▸ **WHAT IS EXPECTED**
Omit all pictures, then retype the data exactly as given.

▸ **Captioned web images**
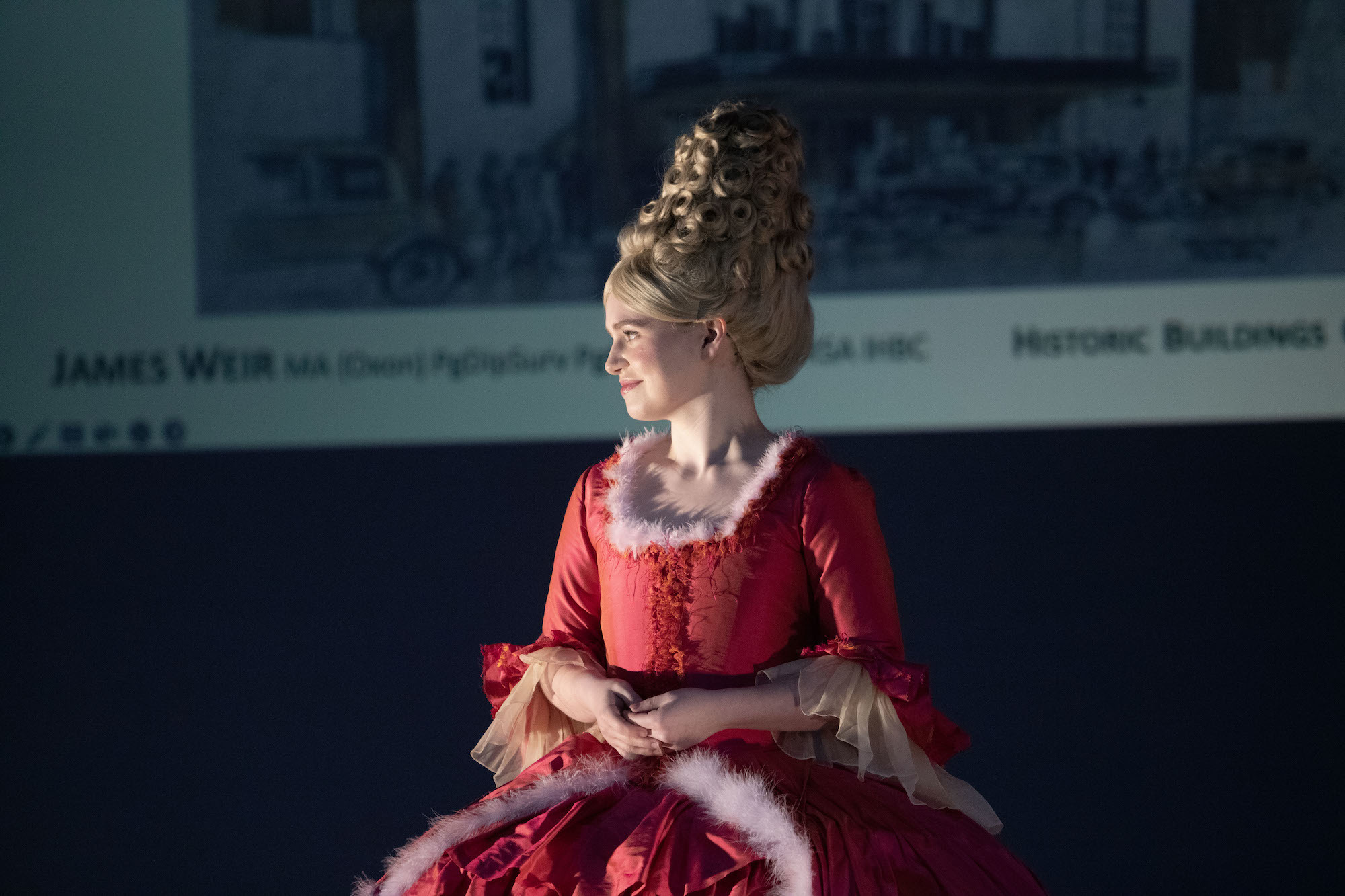 A person in a period costume and wig stands on a stage and looks towards a light on the left.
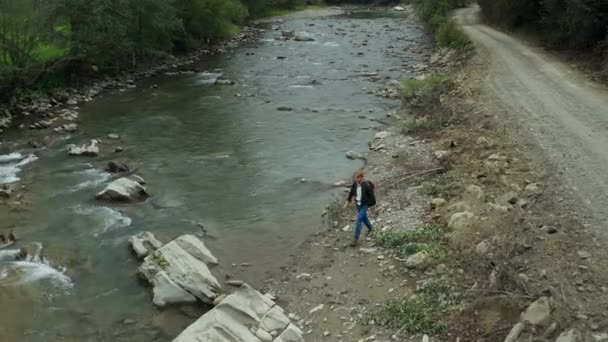 Hiker walking rocky river shore jumping on rocks among green trees spring day — Video Stock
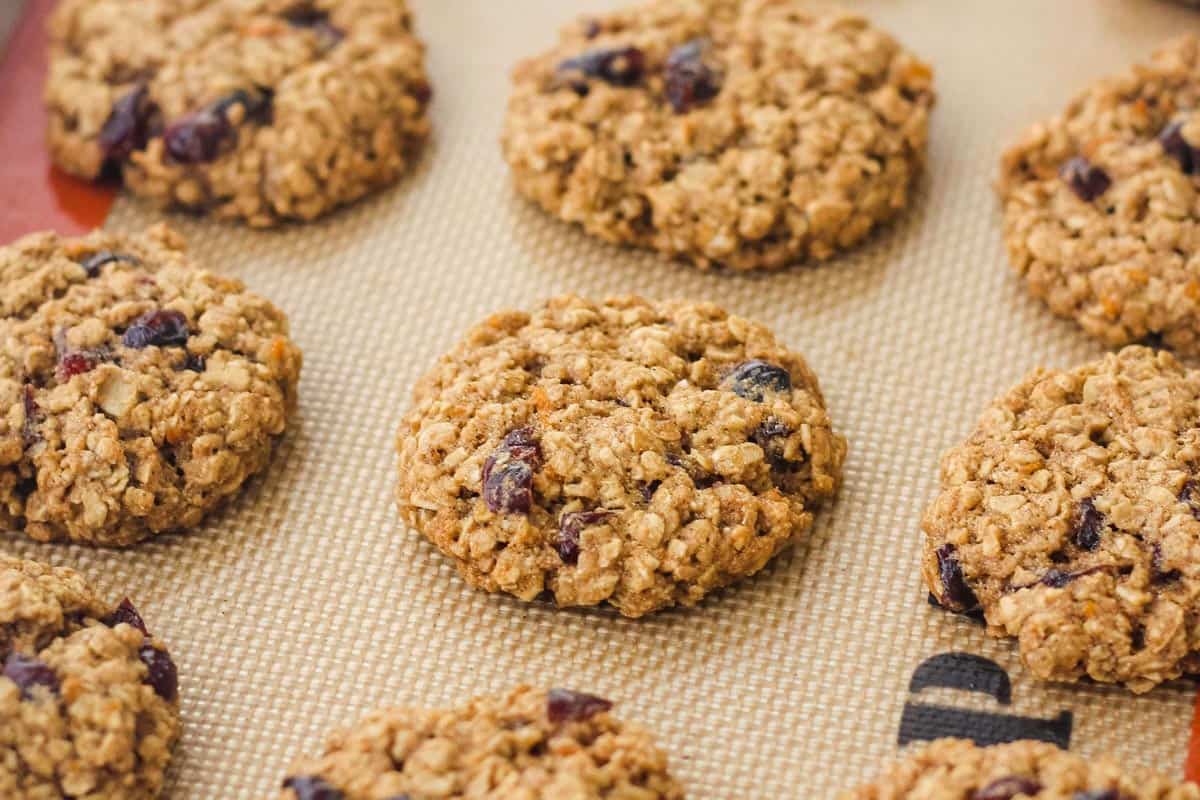 Closeup of baked cookies on a lined sheet pan.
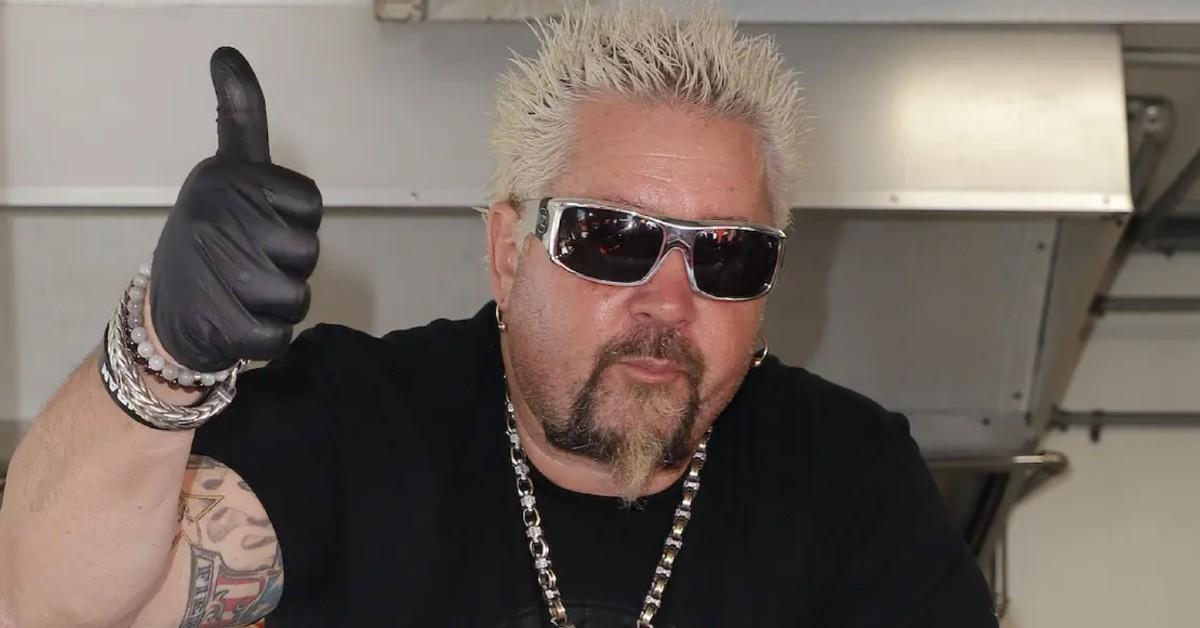 Guy Fieri, in a black shirt and sunglasses, gives a thumbs up 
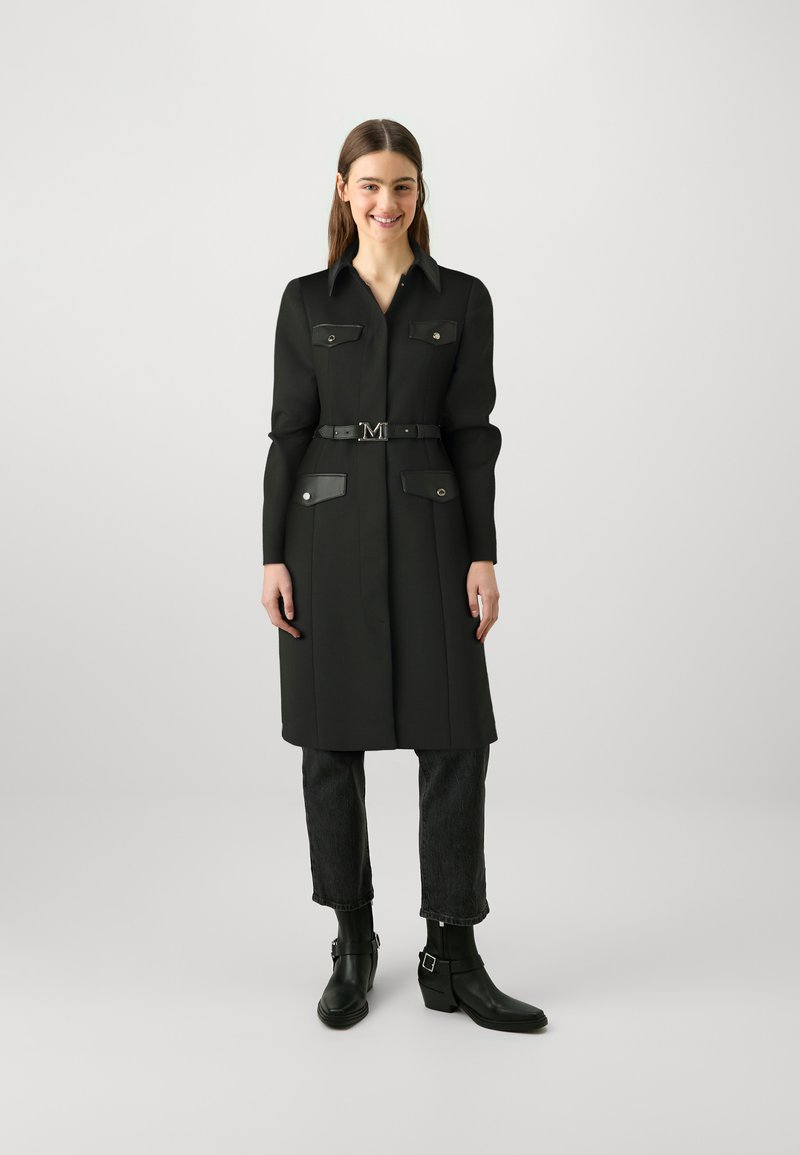 Zwarte shirtjurk met lange mouwen, zakken en een ceintuur in de taille. Gecombineerd met donkere jeans en zwarte enkellaarsjes. Glad stoftextuur.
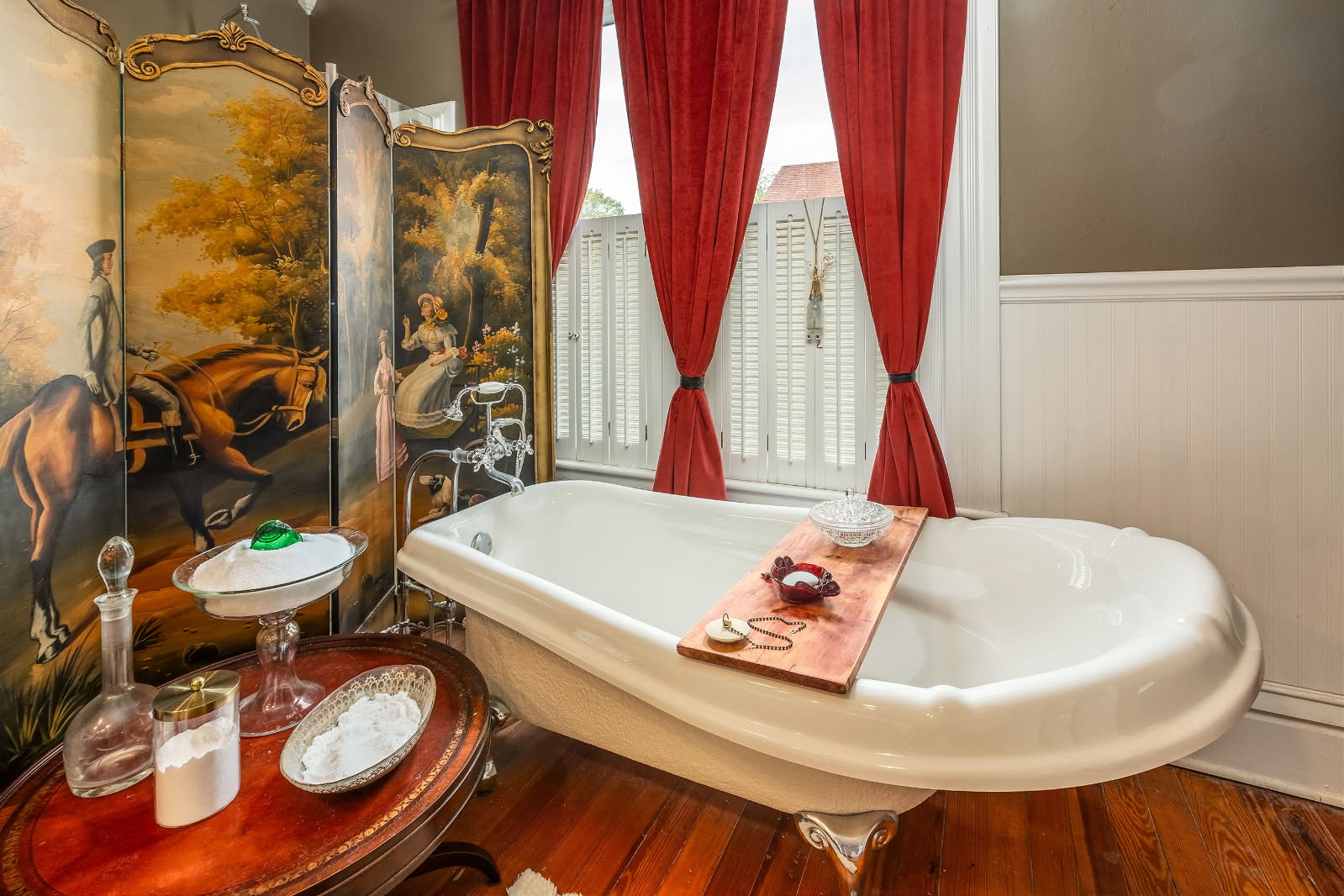 Bathroom with full bathtub and red curtains. 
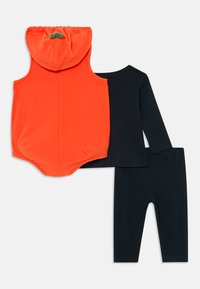 Orange sleeveless hooded romper with green stem detail paired with black long-sleeve top and black leggings laid flat.
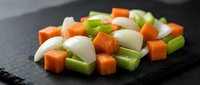Fresh diced vegetables including carrots, celery and onions arranged on dark slate surface for cooking preparation and culinary ingredients display.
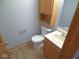 Bathroom with a single sink vanity, wood-look flooring, and a classic toilet at 777 West St, Whiteland, IN 46184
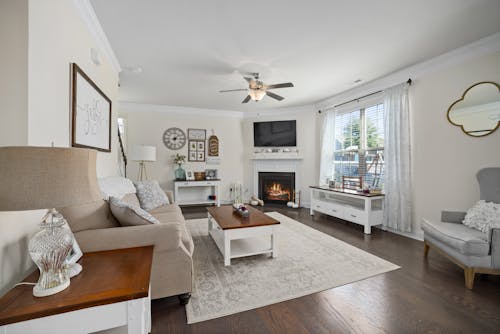 Living Room With Beige Sofa and Wooden Table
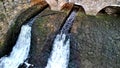 drive of the mill under bridge. water is filtered through sieve grid so that Royalty Free Stock Photo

▸ **RESULT OF THE TASK**
 A person in a period costume and wig stands on a stage and looks towards a light on the left.
 Hiker walking rocky river shore jumping on rocks among green trees spring day — Video Stock
 Closeup of baked cookies on a lined sheet pan.
 Guy Fieri, in a black shirt and sunglasses, gives a thumbs up 
 Zwarte shirtjurk met lange mouwen, zakken en een ceintuur in de taille. Gecombineerd met donkere jeans en zwarte enkellaarsjes. Glad stoftextuur.
 Bathroom with full bathtub and red curtains. 
 Orange sleeveless hooded romper with green stem detail paired with black long-sleeve top and black leggings laid flat.
Fresh diced vegetables including carrots, celery and onions arranged on dark slate surface for cooking preparation and culinary ingredients display.
 Bathroom with a single sink vanity, wood-look flooring, and a classic toilet at 777 West St, Whiteland, IN 46184
 Living Room With Beige Sofa and Wooden Table
 drive of the mill under bridge. water is filtered through sieve grid so that Royalty Free Stock Photo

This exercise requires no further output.